Corn volume shipped through St. Louis over time using Mississippi River lock 27.

(b)

Soybeans volume shipped through St. Louis over time using Mississippi River lock 27.

(c)

Corn and soybeans combined volume shipped through St. Louis over time using Mississippi River lock 27.

(d)

This visualization presents the average weekly shipping volume trends over time for corn, soybeans, and their combined total. The red lines in graphics (a), (b), and (c) represent these trends, highlighting seasonal patterns and variations for each category.

Figure 1. (a) Corn volume shipped through St. Louis over time using Mississippi River lock 27. (b) Soybeans volume shipped through St. Louis over time using Mississippi River lock 27. (c) Corn and soybeans combined volume shipped through St. Louis over time using Mississippi River lock 27. (d) This visualization presents the average weekly shipping volume trends over time for corn, soybeans, and their combined total. The red lines in graphics (a), (b), and (c) represent these trends, highlighting seasonal patterns and variations for each category.

At the start of this analysis, we use a scatterplot to visualize the relationship between the weekly grain tonnage deviation from climatology and the weekly average gage height deviation from climatology, applying a linear regression method (Figure 2). The regression reveals a negative slope of -2,088.34 tons per foot, but a simple linear regression may not be the most appropriate analysis tool, in this case.

Linear regression of the weekly grain tons shipped deviation from climatology versus the weekly average gage height deviation from climatology.
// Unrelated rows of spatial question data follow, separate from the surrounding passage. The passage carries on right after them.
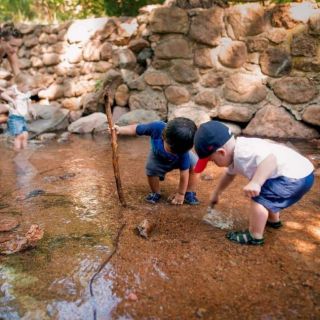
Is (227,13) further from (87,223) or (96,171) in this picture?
(87,223)

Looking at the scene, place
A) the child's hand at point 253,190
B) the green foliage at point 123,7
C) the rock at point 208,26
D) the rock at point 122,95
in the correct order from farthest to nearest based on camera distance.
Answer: the green foliage at point 123,7 < the rock at point 122,95 < the rock at point 208,26 < the child's hand at point 253,190

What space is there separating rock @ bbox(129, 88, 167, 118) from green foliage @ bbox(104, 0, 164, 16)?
2511mm

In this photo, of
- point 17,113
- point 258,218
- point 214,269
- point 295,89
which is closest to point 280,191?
point 258,218

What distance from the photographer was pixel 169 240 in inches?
95.3

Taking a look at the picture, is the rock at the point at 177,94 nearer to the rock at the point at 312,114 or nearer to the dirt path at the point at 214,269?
the rock at the point at 312,114

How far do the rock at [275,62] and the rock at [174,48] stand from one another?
3.79 ft

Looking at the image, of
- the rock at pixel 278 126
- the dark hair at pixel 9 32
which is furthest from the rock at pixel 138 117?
the dark hair at pixel 9 32

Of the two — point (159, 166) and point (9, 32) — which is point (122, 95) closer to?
point (159, 166)

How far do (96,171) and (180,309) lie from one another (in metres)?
2.55

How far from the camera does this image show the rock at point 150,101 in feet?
19.8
Figure 2. Linear regression of the weekly grain tons shipped deviation from climatology versus the weekly average gage height deviation from climatology.

To further explore the relationship between Mississippi River height and grain shipment volume, we employ the Locally Estimated Scatterplot Smoothing (LOESS) method. LOESS generates a smooth curve through the scatterplot by fitting multiple localized regressions to the data. Figure 3 illustrates the resulting LOESS curve, highlighting the non-linear relationship between weekly grain tonnage deviations and gage height deviations.
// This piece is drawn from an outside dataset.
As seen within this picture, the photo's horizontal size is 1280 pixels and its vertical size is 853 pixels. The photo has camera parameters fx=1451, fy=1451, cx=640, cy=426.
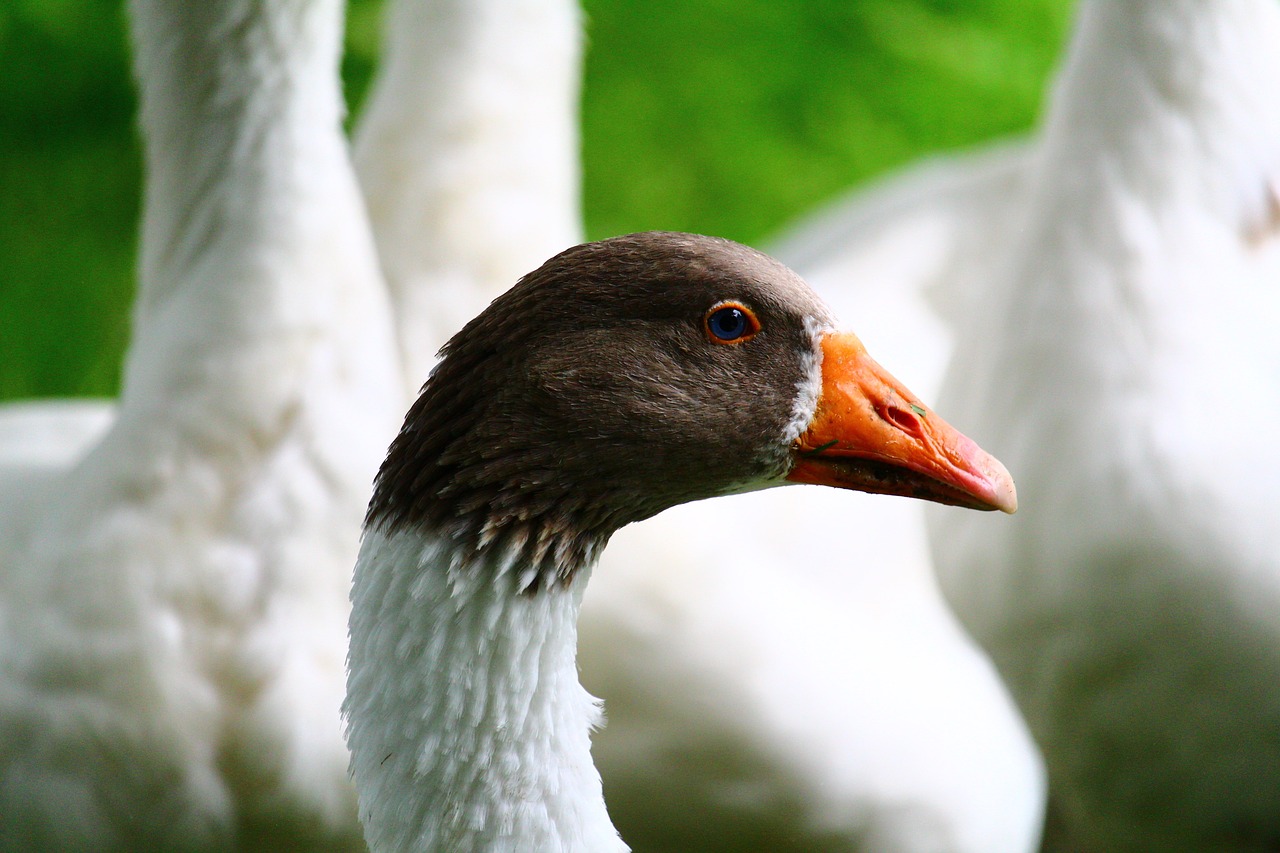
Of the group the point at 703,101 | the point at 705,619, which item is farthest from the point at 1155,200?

LOESS curve of the weekly grain tons shipped deviation from climatology versus the weekly average gage height deviation from climatology.

Figure 3. LOESS curve of the weekly grain tons shipped deviation from climatology versus the weekly average gage height deviation from climatology.
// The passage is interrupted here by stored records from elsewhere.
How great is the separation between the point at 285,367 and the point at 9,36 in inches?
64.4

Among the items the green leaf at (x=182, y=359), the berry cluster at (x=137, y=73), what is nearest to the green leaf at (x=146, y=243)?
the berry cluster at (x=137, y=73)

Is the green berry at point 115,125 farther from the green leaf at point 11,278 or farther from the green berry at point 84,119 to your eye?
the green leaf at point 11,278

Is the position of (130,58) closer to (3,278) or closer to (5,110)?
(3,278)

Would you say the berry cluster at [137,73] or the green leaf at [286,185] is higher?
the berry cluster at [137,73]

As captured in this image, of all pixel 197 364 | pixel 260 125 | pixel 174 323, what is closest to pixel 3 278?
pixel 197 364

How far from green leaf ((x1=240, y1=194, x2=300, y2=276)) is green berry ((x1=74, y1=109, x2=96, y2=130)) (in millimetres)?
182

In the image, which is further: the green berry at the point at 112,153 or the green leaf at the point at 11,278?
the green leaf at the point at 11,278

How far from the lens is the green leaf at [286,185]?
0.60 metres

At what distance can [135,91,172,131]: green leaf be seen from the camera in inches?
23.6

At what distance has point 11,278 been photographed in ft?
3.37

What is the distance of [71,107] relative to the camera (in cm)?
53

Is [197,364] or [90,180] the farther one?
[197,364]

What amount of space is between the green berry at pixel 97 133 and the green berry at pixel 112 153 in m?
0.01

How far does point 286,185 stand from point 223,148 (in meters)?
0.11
Mississippi River Grain Shipment Crtical Height: What is it?

This analysis identifies a critical river height, which is the height at which grain volumes are maximized.   Grain shipment volumes decline if the river heights increase or decrease from this level.  This is demonstrated in Figure 4.

LOESS curve of the weekly grain tons shipped deviation from climatology and the weekly average gage height deviation from climatology with the critical point.

Figure 4. LOESS curve of the weekly grain tons shipped deviation from climatology and the weekly average gage height deviation from climatology with the critical point.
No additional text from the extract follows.